Forex reserves below $36b
Bangladesh's foreign exchange reserves dipped below $36 billion on Wednesday due to increased import payments compared to slower-than-expected export earnings.
The reserves stood at $35.98 billion, down from $36.11 billion a day ago, according to data from Bangladesh Bank.
The country's reserves stood at $46.19 billion on October 19 last year.
The reserves have been decreasing even though Bangladesh Bank has been repeatedly injecting US dollars into the market for the last couple of months to help businesses clear their import bills.
The central bank has so far injected more than $4.57 billion into the market this fiscal year after supplying a record $7.62 billion in the last fiscal year.
Imports surged to $12.7 billion in the first two months of this fiscal year, up 17 per cent from a year prior.
Meanwhile, exports grew 24 per cent to $8.13 billion and remittance flow rose 12.25 per cent to $4.13 billion.
A high official of a commercial bank said remittances have declined in recent periods, putting extra pressure on the reserves.
The taka has been rendered one of the worst-performing currencies in South Asia in the last one year because of the country's plummeting foreign exchange reserves.
The exchange rate of the taka stood at Tk 105 per dollar on October 19, down 22.6 per cent from a year ago.
Only two other currencies – the Sri Lankan rupee and Pakistani rupee – performed worse than the taka during the period.

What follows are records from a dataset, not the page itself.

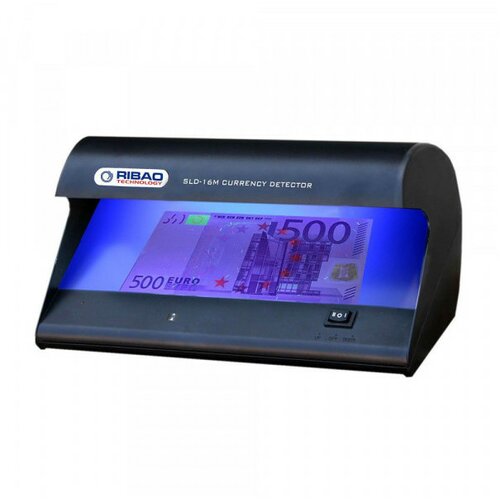 Detektor falsifikovanog novca stoni UV i MG SLD-16M Slike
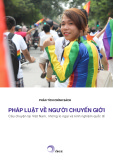 Phân tích chính sách pháp luật về người chuyển giới: Câu chuyện tại Việt Nam, những lo ngại và kinh nghiệm quốc tế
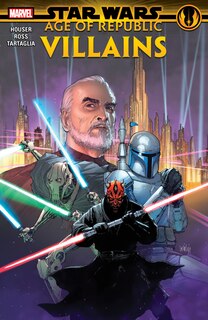 Front cover_STAR WARS: AGE OF REPUBLIC - VILLAINS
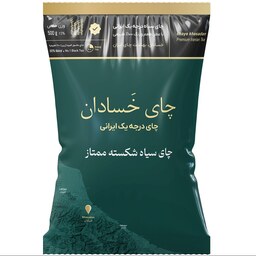 چای شکسته ممتاز ایرانی خسادان  - بسته بندی 500گرمی - 20 عددی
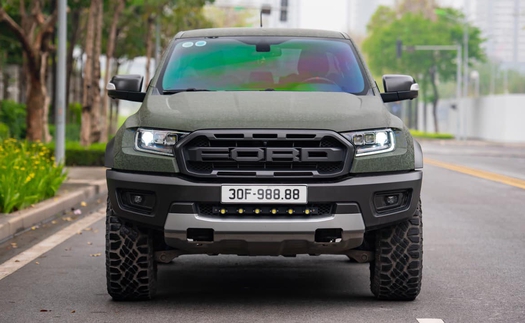 Ford Ranger Raptor 2019 chào giá 1,4 tỷ đồng đắt hơn đời mới, CĐM nhận xét: ‘Giá này bán biển chứ không phải bán xe’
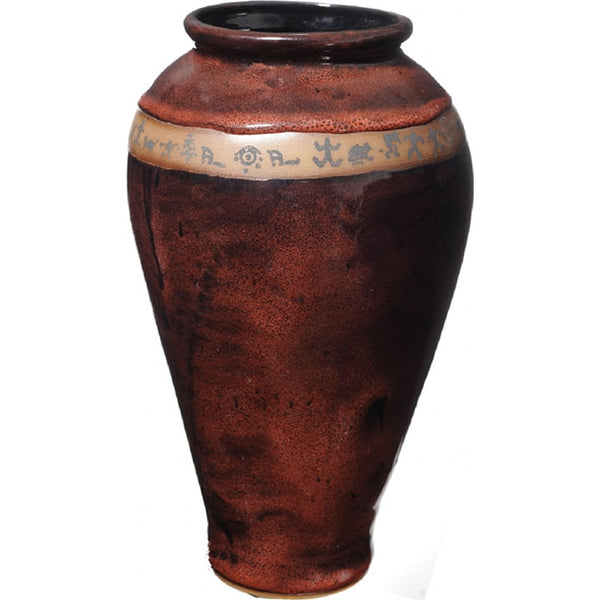 Mini Petroglyph Slender Vase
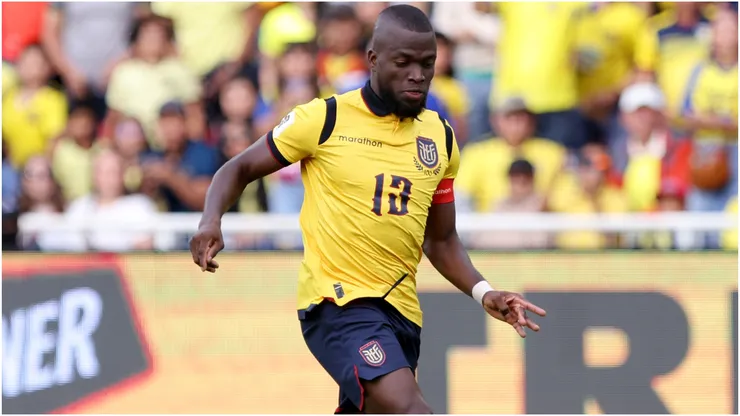 Enner Valencia of Ecuador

The Sri Lankan rupee fell by 79.3 per cent while the Pakistani rupee was down 27.7 per cent, showed central bank data.
The depreciation of the taka has already reduced the number of letters of credit (LCs) being opened, which will have a positive impact in curbing the depletion of foreign exchange reserves in the coming days.
The number of LCs opened amounted to $12.4 billion in the first two months of the ongoing fiscal year in contrast to $12.3 billion in fiscal 2021-22.
At a press briefing yesterday, the Centre for Policy Dialogue said the central bank should prevent the forex reserve from falling further, "particularly in view of the recent debate regarding the estimation methodology and pursue a floating exchange rate policy".